The question, then, recurs—Has the first mortgagee, in this case, been indemnified? It is admitted, he has not,. Was not that one of the conditions in the mortgage deed ? It manifestly was. It is, then, beyond my comprehension to imagine how a court of equity could compel him to relinquish his legal estate, until he was indemnified. It is said, indeed, that the giving a new note is an extinguishment of the old one. However this may be at few, it is not so in equity, when one seeks to divest another of a legal estate, while the holder has an equitable lien on it. Can the mortgagor say to the mortgagee—“ You indorsed for me a note of 400 dollars, payable at the Middletown bank, in ninety days; and to secure you, I gave you a mortgage, the condition of which was, that the legal title should vest in you, if I' did not pay the note, when due, and also save you harmless in all respects. The note has not, indeed, been paid ; but it has been taken up, and a new one given for the balance :—therefore, the debt of 400 dollars has been extinguished; and though you indorsed the note, and have been obliged to pay it, still you are indemnified, and the lien on the mortgaged premises is extinguished,• and I am entitled, in a court of equity, (which, indeed, never interferes, to divest one of a legal title, until perfect equity has been done him,) to have a re-conveyance of the premises !”

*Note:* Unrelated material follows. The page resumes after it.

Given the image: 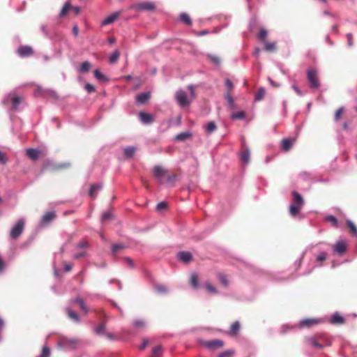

The second mortgagee has no equity, which did not belong to the mortgagor. I am, therefore, clearly of opinion, that the decree of the superior court was correct throughout, and ought to be affirmed.
Brainard, J. was of the same opinion.
Peters, J. being a party in the suit, gave no opinion.
The decree to be affirmed as to the sum paid on the first note ; and reversed as to the residue.